Our results show that patients having an IOP spike are 3.6 times more likely to fail using the IOP threshold of ≤ 18 mmHg. This result matches with findings from previous studies of gonioscopy-assisted transluminal trabeculotomy (GATT) where IOP spikes were related to failure [26–28]. In GATT, a 360-degrees trabeculotomy is created using a suture or a catheter bypassing aqueous humor directly into the collector channels and episcleral veins. Chen et al reviewed 102 eyes of 88 patients and defining failure as IOP > 21 mmHg, absence of at least 20% reduction from the preoperative IOP or performance of additional glaucoma surgery they found that one of the risk factors associated with the event was the presence of an IOP spike with a hazard ratio of 1.74 (95% confidence interval [CI], 0.95–3.17; p = 0.073) [26]. Shi et al also reported that the duration of an IOP spike in patients with juvenile open-angle glaucoma (JOAG) was associated with failure. In 70 patients they found an IOP reduction from 31.3 ± 9.5 mmHg preoperatively to 15.8 ± 2.7 at 12 months postoperatively. Of those, 52 eyes (74%) presented an IOP spike, with a median duration of 3.5 days. Patients with longer IOP spikes were more associated with failure at 12 months [27]. Qiao et al compared GATT and KDB goniotomy in patients with uncontrolled JOAG and found that patients having an IOP spike in the GATT group were 2.27 times more likely to fail than those that did not [28]. Even though the exact mechanism of IOP spikes remains unclear, in this procedure it might be related with the presence of postoperative hyphema, retained viscoelastic material or the use of topical steroids. Higher preoperative IOP has also been described as a potential risk factor for reoperation after KDB goniotomy [28]. This might be explained by a more diseased distal outflow pathway as previously described in patients with more advanced glaucoma. However, in this study we did not find any correlation between failure and high preoperative IOP, probably because most of the patients of our study were mild to moderate glaucoma cases.

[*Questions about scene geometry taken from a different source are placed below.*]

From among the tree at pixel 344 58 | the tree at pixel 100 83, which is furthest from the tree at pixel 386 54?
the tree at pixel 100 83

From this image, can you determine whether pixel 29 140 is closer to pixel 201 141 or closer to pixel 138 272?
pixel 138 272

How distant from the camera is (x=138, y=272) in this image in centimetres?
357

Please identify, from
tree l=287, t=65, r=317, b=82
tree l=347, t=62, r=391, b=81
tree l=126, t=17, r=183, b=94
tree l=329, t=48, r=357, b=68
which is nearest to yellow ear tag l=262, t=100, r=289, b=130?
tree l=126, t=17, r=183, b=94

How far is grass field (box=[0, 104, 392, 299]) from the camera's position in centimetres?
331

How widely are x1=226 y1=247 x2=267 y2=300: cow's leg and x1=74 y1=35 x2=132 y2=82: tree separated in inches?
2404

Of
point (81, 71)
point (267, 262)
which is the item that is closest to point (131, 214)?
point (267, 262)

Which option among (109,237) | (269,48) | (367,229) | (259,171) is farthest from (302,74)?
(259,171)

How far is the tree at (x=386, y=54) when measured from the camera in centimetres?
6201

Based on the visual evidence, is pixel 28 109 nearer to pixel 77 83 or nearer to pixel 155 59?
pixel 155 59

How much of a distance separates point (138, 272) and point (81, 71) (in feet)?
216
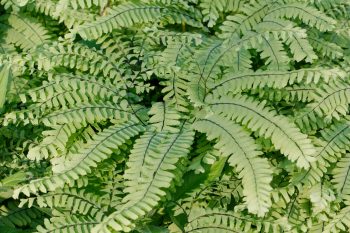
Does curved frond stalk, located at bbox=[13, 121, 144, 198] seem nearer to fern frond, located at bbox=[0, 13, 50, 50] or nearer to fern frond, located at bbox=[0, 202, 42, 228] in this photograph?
fern frond, located at bbox=[0, 202, 42, 228]

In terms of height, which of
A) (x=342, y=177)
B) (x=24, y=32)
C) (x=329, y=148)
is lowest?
(x=342, y=177)

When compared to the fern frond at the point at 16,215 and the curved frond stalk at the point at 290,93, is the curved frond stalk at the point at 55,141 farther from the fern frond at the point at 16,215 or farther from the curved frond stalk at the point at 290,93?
the curved frond stalk at the point at 290,93

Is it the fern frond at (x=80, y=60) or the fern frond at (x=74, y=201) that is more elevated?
the fern frond at (x=80, y=60)

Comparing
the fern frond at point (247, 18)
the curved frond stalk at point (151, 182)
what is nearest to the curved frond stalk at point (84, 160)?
the curved frond stalk at point (151, 182)

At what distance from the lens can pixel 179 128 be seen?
2949 mm

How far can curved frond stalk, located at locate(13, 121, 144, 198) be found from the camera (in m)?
2.58

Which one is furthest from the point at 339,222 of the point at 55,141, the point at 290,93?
the point at 55,141

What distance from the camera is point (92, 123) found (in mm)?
3045

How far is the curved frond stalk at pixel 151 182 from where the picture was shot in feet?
7.90

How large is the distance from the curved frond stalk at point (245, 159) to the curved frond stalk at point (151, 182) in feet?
0.41

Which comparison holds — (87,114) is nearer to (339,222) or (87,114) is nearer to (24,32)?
(24,32)

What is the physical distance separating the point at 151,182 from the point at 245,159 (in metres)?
0.47

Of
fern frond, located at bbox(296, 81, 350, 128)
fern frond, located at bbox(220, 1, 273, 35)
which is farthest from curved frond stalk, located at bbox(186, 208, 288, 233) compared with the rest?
fern frond, located at bbox(220, 1, 273, 35)

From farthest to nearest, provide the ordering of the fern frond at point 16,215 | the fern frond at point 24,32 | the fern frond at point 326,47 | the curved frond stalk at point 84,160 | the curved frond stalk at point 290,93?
the fern frond at point 24,32, the fern frond at point 326,47, the curved frond stalk at point 290,93, the fern frond at point 16,215, the curved frond stalk at point 84,160
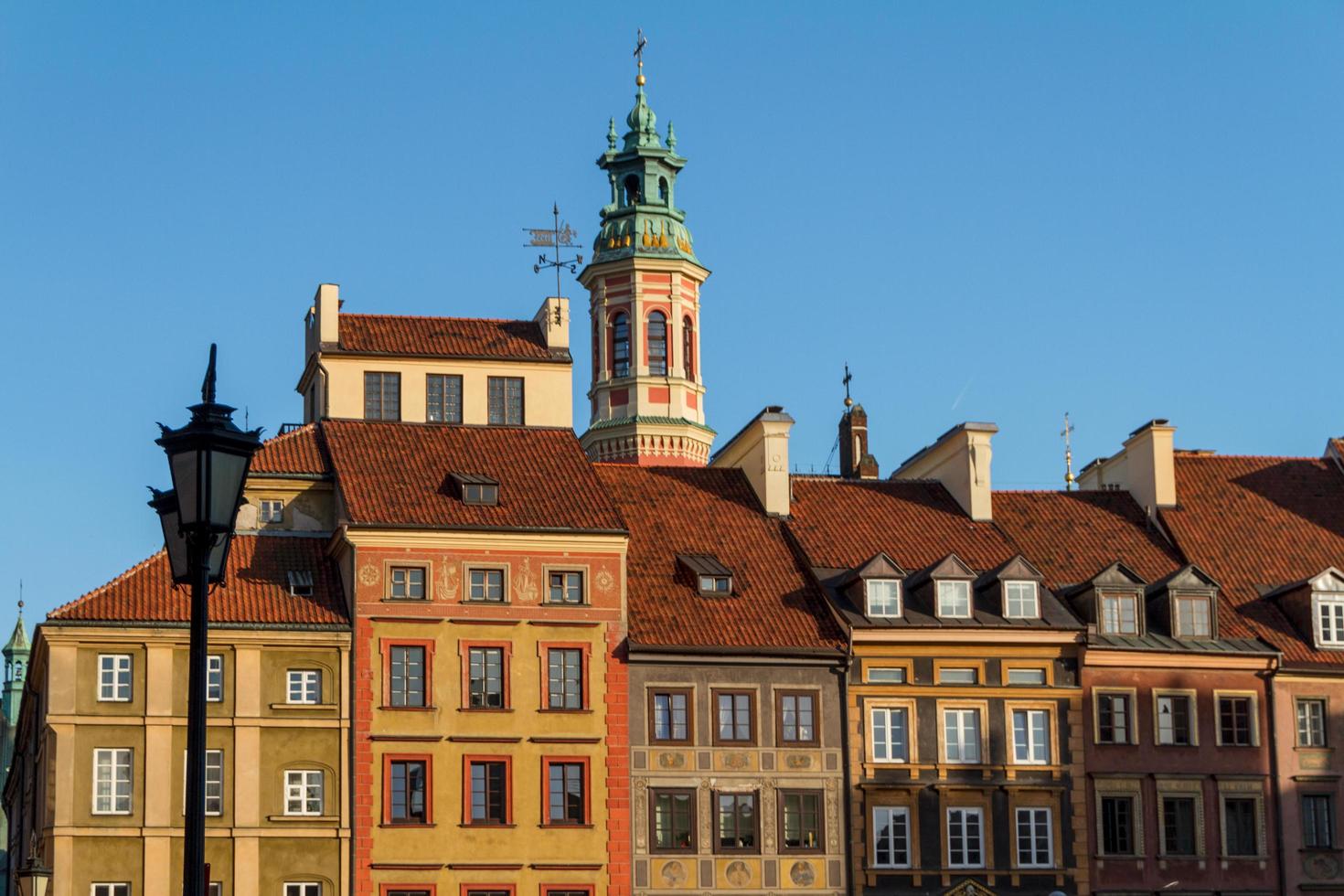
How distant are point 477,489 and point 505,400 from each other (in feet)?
22.4

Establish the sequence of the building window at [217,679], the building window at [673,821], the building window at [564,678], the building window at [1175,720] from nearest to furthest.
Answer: the building window at [217,679]
the building window at [673,821]
the building window at [564,678]
the building window at [1175,720]

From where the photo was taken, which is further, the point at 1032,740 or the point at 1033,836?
the point at 1032,740

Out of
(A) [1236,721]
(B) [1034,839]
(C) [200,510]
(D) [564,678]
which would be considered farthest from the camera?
(A) [1236,721]

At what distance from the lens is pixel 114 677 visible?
56.7 meters

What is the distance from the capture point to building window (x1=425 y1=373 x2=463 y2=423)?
66250mm

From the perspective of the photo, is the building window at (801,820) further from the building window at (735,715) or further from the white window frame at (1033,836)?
the white window frame at (1033,836)

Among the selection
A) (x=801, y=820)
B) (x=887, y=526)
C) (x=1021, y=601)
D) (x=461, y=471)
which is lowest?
(x=801, y=820)

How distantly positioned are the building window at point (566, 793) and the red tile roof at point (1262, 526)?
1965 centimetres

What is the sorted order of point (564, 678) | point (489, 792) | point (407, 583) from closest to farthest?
point (489, 792)
point (407, 583)
point (564, 678)

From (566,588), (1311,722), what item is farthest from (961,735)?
(566,588)

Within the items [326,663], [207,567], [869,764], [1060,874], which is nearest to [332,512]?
[326,663]

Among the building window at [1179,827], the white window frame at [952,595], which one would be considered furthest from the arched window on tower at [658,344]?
the building window at [1179,827]

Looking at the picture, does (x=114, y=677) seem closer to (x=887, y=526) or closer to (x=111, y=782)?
(x=111, y=782)

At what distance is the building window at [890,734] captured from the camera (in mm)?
60562
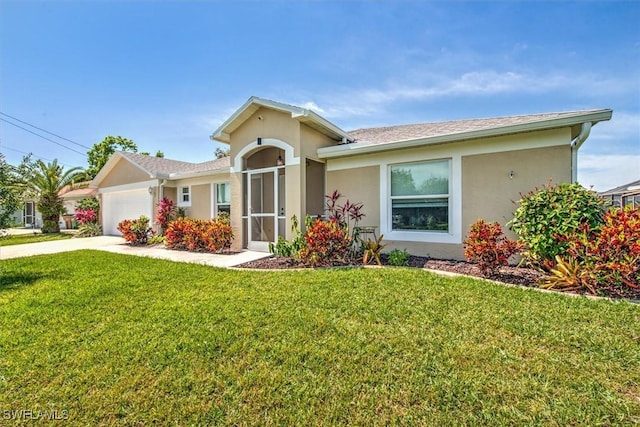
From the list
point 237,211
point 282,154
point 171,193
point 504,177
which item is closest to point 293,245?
point 237,211

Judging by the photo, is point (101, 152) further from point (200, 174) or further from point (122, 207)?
point (200, 174)

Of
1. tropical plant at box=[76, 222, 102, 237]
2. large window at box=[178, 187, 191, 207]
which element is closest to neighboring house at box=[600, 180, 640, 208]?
large window at box=[178, 187, 191, 207]

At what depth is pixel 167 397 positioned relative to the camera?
2598 millimetres

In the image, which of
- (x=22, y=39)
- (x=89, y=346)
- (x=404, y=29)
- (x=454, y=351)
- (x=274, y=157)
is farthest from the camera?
(x=274, y=157)

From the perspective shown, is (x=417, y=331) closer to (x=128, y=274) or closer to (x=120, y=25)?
(x=128, y=274)

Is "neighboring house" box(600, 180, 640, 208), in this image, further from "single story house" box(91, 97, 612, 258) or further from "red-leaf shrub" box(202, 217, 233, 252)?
"red-leaf shrub" box(202, 217, 233, 252)

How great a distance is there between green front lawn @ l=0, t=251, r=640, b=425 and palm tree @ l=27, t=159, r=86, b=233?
1969cm

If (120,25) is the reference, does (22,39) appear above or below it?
below

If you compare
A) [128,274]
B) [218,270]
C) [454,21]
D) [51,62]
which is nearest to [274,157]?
[218,270]

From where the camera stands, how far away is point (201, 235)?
10.8 meters

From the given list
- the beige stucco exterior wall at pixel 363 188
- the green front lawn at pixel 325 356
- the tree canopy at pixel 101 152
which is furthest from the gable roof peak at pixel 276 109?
the tree canopy at pixel 101 152

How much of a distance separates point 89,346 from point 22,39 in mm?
11699

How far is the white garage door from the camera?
53.3ft

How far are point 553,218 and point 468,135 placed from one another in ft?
8.91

To the best of our knowledge, this is the first study evaluating 12-months results of KDB goniotomy combined with cataract extraction in Latino patients with OHT and OAG. Limitations of this study included the small sample size, retrospective nature and the lack of a control group. Additionally, there was a limited follow-up period of 12 months.

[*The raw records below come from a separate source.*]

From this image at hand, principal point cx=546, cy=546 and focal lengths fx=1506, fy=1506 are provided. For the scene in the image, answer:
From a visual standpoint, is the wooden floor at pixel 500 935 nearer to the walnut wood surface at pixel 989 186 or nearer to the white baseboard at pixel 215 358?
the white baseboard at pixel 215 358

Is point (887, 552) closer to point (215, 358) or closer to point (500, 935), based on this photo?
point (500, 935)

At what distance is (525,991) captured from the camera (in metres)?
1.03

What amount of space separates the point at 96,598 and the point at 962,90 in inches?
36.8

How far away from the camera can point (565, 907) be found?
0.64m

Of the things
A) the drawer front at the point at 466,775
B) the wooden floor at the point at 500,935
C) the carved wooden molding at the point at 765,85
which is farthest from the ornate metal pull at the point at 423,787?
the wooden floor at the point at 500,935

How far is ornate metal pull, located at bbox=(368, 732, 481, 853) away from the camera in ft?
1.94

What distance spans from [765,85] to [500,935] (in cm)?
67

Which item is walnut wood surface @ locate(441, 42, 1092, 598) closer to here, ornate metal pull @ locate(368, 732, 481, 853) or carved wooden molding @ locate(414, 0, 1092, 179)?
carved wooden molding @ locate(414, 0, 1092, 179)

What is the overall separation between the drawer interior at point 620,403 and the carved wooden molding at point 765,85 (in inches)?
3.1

In conclusion, the 12-month follow-up data presented show that KDB goniotomy combined with cataract extraction can be used effectively and safely to lower both IOP and the number of medications. In addition, one year after this procedure, patients might be likely to require no supplemental medical therapy. Lastly, patients having an IOP spike during the first postoperative month showed a higher risk for failure.